> _To-do list_
(1) Repeat word for word the part of the seminar listing from "Title:Nonlocal games with" up to and including "with Entangled Provers.".
(2) In the seminar listing, name every kind of morphism that the first abstract says will be characterized in each of the categories.
(3) Pick up the seminar listing after its last line and continue writing it.
-- start Passage to read --
Coordinates: Monday, 4 December 2017, 4:15pm, Atlantic Building
3100A.
Title:Nonlocal games with synchronous correlations (cont'd).
Speaker: Brad Lackey.
Abstract: We finish our discussion from last week of synchronous quantum
correlations. We continue our example of three measurement settings and two
outputs and provide an analogue of Tsirl’son’s bound in this setting, and give
explicit quantum correlations that saturate this bound. If time allows, we will
discuss categories whose morphisms are the classical, quantum, or nonsignaling
nonlocal games with synchronous correlations, and characterize sections,
retractions, monomorphisms, and epimorphisms in each of these categories.
Coordinates: Monday, 11 December 2017, 4:15pm, Atlantic Building
3100A.
Title:Unique Games are easy with Entangled Provers.
Speaker: Aarthi Sundaram.
-- end Passage to read --
-- start Records provided --
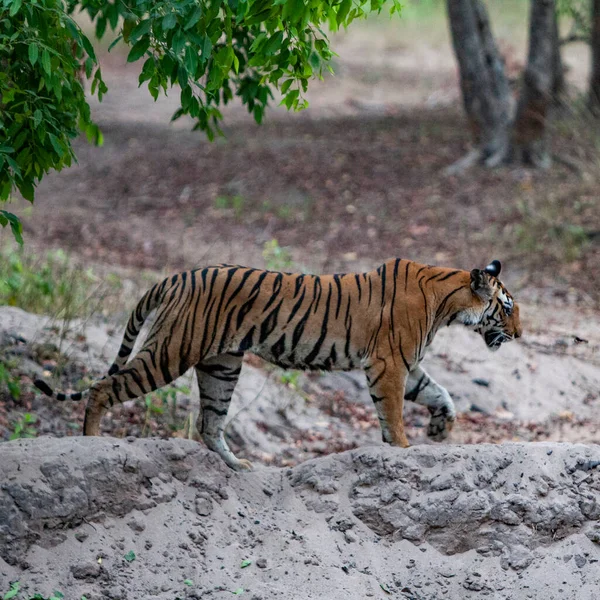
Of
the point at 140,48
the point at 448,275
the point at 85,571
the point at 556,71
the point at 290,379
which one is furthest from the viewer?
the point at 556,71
-- end Records provided --
-- start Records provided --
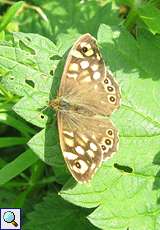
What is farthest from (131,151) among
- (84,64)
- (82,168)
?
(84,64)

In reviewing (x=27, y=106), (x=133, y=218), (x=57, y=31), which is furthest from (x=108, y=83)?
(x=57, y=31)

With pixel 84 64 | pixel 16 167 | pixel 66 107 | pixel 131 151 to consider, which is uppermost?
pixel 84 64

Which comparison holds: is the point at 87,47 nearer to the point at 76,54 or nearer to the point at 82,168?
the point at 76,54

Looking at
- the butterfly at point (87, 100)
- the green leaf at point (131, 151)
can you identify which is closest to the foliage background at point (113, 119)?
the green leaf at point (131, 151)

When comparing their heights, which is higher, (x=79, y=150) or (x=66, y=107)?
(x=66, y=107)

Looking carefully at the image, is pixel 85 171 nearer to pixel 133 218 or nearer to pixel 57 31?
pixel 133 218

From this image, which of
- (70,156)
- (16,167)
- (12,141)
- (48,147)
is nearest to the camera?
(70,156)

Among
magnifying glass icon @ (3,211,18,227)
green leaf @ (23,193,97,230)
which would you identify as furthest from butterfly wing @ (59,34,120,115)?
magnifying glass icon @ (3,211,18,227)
-- end Records provided --
-- start Records provided --
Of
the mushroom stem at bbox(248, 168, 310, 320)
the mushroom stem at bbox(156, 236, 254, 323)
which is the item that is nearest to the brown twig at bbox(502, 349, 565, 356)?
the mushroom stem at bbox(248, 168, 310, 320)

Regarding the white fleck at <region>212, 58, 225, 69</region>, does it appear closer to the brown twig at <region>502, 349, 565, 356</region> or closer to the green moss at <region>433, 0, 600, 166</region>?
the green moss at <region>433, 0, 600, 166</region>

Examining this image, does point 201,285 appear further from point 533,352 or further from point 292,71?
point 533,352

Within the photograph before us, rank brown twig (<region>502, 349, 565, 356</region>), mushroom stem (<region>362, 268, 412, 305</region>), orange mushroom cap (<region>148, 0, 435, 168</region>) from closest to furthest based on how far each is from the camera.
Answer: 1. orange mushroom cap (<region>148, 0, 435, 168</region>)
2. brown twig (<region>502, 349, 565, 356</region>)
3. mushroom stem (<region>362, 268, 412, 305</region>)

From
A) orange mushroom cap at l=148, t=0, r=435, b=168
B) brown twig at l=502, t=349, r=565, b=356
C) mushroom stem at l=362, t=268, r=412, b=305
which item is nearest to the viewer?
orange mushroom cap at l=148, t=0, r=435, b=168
-- end Records provided --
> _Written answers_
(1)
Title:Nonlocal games with synchronous correlations (cont'd).
Speaker: Brad Lackey.
Abstract: We finish our discussion from last week of synchronous quantum
correlations. We continue our example of three measurement settings and two
outputs and provide an analogue of Tsirl’son’s bound in this setting, and give
explicit quantum correlations that saturate this bound. If time allows, we will
discuss categories whose morphisms are the classical, quantum, or nonsignaling
nonlocal games with synchronous correlations, and characterize sections,
retractions, monomorphisms, and epimorphisms in each of these categories.
Coordinates: Monday, 11 December 2017, 4:15pm, Atlantic Building
3100A.
Title:Unique Games are easy with Entangled Provers.

(2) sections, retractions, monomorphisms, epimorphisms

(3)
Abstract: Unique games are non-local games where the constraints
enforced by the verifier are ‘unique’ constraints (i.e., permutations). The
Unique Games Conjecture (UGC) by Khot in 2002 states that approximating the
value of these games using classical strategies is NP-hard. I will present an
approach to approximate the value of a unique game when the provers share
entanglement thereby falsifying a variant of the UGC for entangled provers.
Essentially, the proof uses semi-definite programming (SDP) and a "quantum
rounding technique" which takes a solution to an SDP and transforms it
into a strategy for entangled provers. Additionally, by taking advantage of the
structure of the SDP used, a parallel repetition thoerem for unique entangled
games can also be shown.
Reference: Unique Games with Entangled Provers Are Easy. Julia Kempe, Oded
Regev, and Ben Toner. SIAM Journal on Computing 2010 39:7, 3207-3229.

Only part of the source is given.